### [WORK ORDER]
Exactly retype the lines below from the one containing "Caprice Zimske čizme" through the end of the listing. Leave pictures out.

*** Opening DATA EXCERPT ***

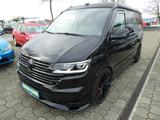 Volkswagen T6.1 Aufstelldach, ABT,+Porsche Bremsen+Diff.Spe - Volkswagen: Aufstelldach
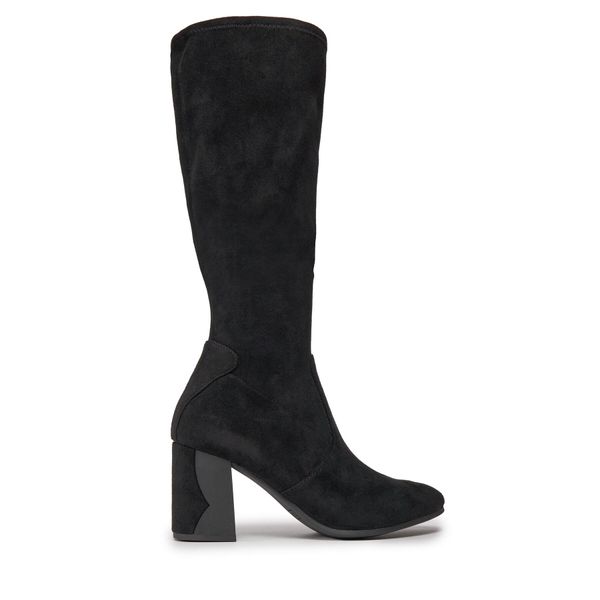 Caprice Zimske čizme Caprice 9-25526-41 Black Stretch 044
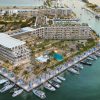 Отель Vida Marina Resort Marassi, фото 20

*** Closing DATA EXCERPT ***

### [RESULT FOR THIS TASK]
 Caprice Zimske čizme Caprice 9-25526-41 Black Stretch 044
 Отель Vida Marina Resort Marassi, фото 20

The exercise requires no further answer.